Narasi yang hampir sama pernah beredar pada Juli 2020. Saat itu klaim yang muncul adalah pendiri Rockefeller Foundation, David Rockefeller, sebagai pencipta virus Corona penyebab Covid-19, SARS-CoV-2. 

Salah satu akun juga mengunggah tautan dokumen "Scenarios for the Future of Technology and International Development" yang diterbitkan Rockefeller Foundation pada 2010. Dokumen ini yang disebut sebagai bukti bahwa Rockefeller menciptakan virus Corona penyebab Covid-19. 

Dokumen tersebut memang dikeluarkan oleh Rockefeller Foundation pada 2010 untuk membayangkan bagaimana dunia akan terkena dampak dalam empat skenario yang berbeda, salah satunya pandemi global. Dokumen tersebut bisa diakses di tautan ini:  

Skenario tersebut sebenarnya dibuat untuk merencanakan adaptasi internasional dan membentuk kemampuan untuk mengantisipasinya melalui teknologi. Dalam dokumen itu, sama sekali tidak disebutkan SARS-CoV-2 atau pandemi Covid-19.

Skenario tentang pandemi global tersebut tercantum pada halaman 18 yang ditulis berdasarkan pengalaman saat menghadapi wabah flu H1N1 pada 2009. Skenarionya, pandemi global akan menimpa pada 2012 dengan jenis virus yang sangat ganas dan mematikan. Bahkan, negara yang paling siap menghadapi pandemi dengan cepat kewalahan ketika virus melanda seluruh dunia, menginfeksi hampir 20 persen populasi global, dan membunuh 8 juta orang hanya dalam waktu tujuh bulan, di mana mayoritas dari mereka adalah orang dewasa muda yang sehat. Pandemi ini juga memiliki efek mematikan pada ekonomi: mobilitas internasional baik orang maupun barang, menghentikan industri yang melemahkan pariwisata dan menghancurkan rantai pasokan global.

Dikutip dari situs pemeriksa fakta Politifact, milik Poynter Institute di Amerika Serikat, laporan dari filantropi yang berbasis di New York itu  bukanlah rencana untuk menciptakan pandemi COVID-19. Laporan tersebut membayangkan empat cara di mana dunia mungkin berkembang, termasuk yang melibatkan pandemi influenza dan kontrol pemerintah yang lebih ketat dalam menanggapinya.

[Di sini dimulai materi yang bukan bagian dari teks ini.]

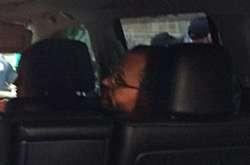 Опубліковано фото нардепа, авто якого у Києві збило «євробляхера»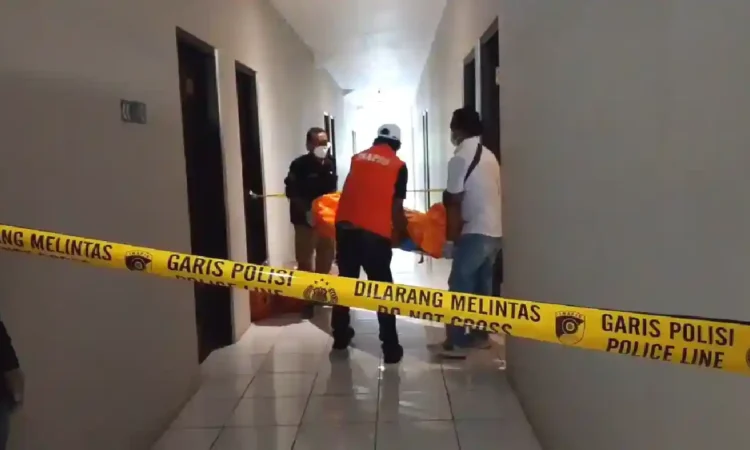 Pembunuhan di Hotel Jaas Trenggalek korban asal Ponorogo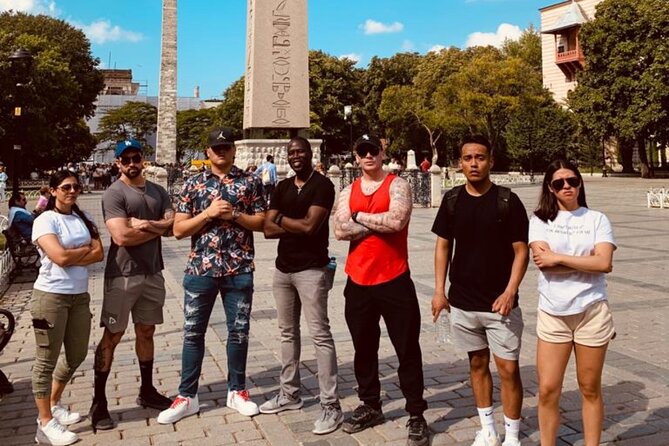 Full Day Private Old City Tour in Istanbul - Shopping and Leisure at the Grand Bazaar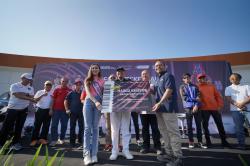 ITDC-MGPA Luncurkan Tiket MotoGP di Teras Udayana Kota Mataram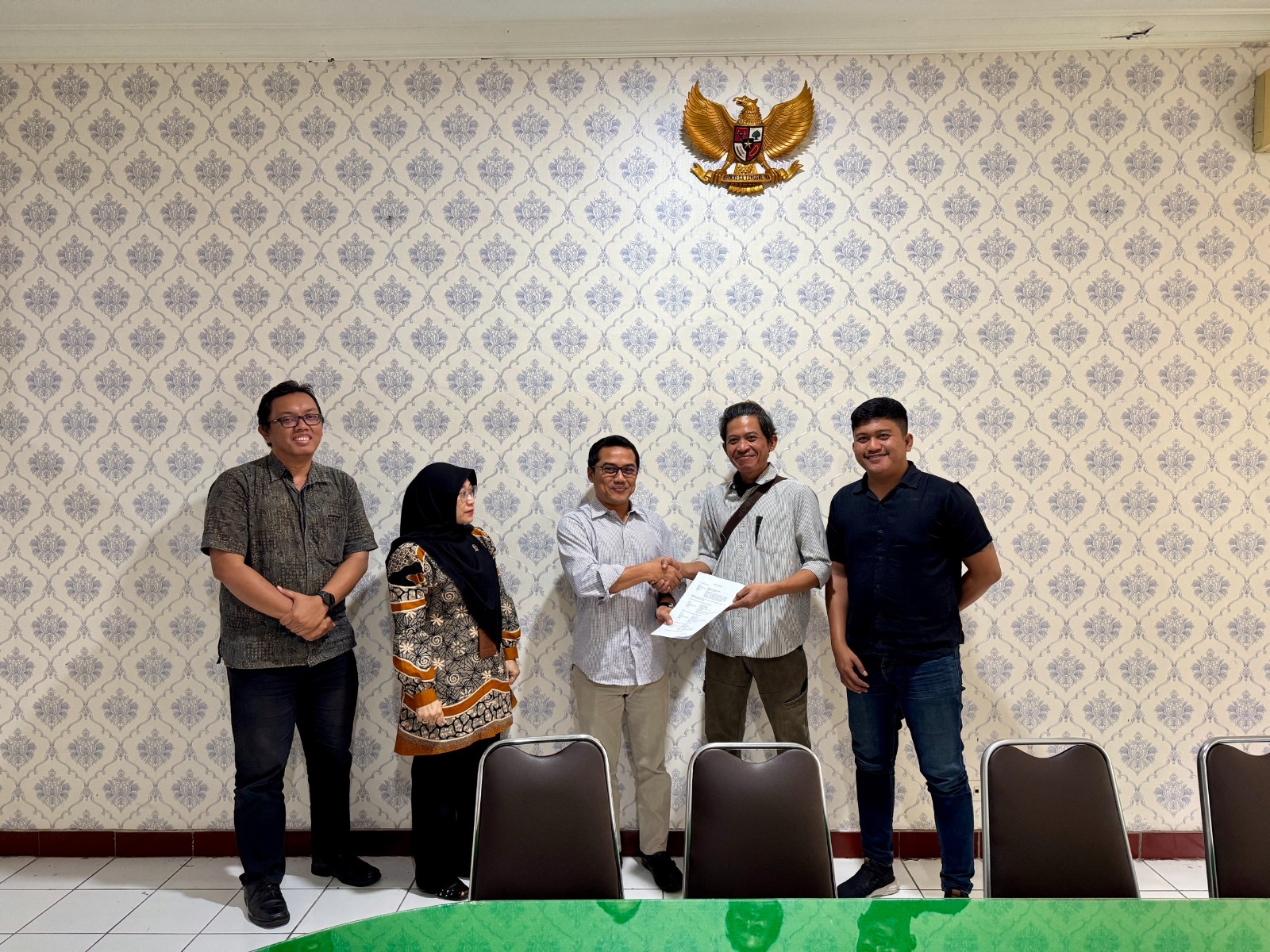 Mediasi Perdamaian Perkara Gugatan mengenai Wanprestasi di Pengadilan Negeri Yogyakarta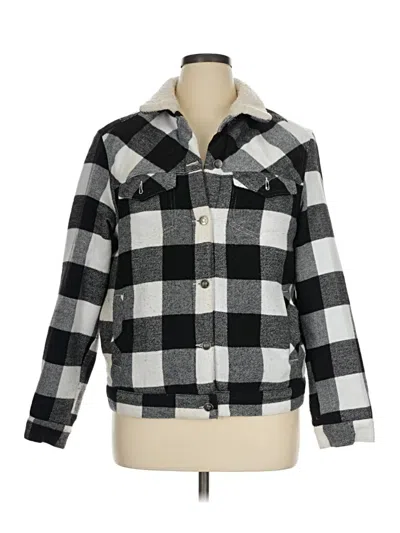 Pre-owned Love Tree Jacket In Gray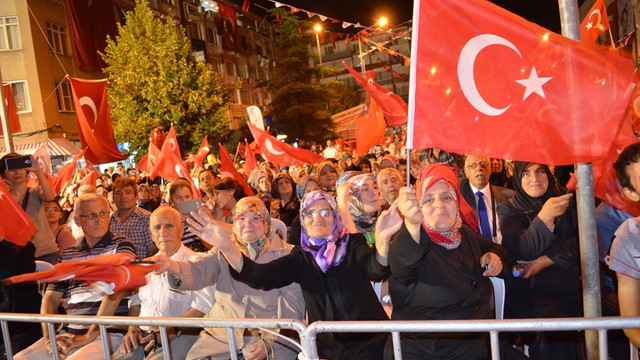 FETÖ'nün darbe girişimine tepkiler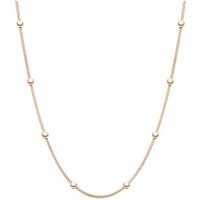 Liebeskind Berlin Edelstahlkette Liebeskind Damen-Kette Edelstahl rosa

Presiden Yayasan Rockefeller menulis di dalam dokumen itu bahwa pihaknya menggunakan perencanaan skenario, "sebuah proses menciptakan narasi tentang masa depan berdasarkan faktor-faktor yang mungkin mempengaruhi serangkaian tantangan dan peluang tertentu.”

Skenario itu digunakan oleh filantropi untuk "mengidentifikasi intervensi unik, mensimulasikan, dan melatih keputusan penting. yang dapat memiliki implikasi mendalam, dan menyoroti area koneksi dan persimpangan yang sebelumnya belum ditemukan."  

KESIMPULAN

Dari pemeriksaan fakta di atas, Tempo menyimpulkan klaim rencana pandemi Covid-19 yang dibuat Rockefeller pada tahun 2010 adalah keliru. Dalam dokumen itu, sama sekali tidak disebutkan SARS-CoV-2 atau pandemi Covid-19.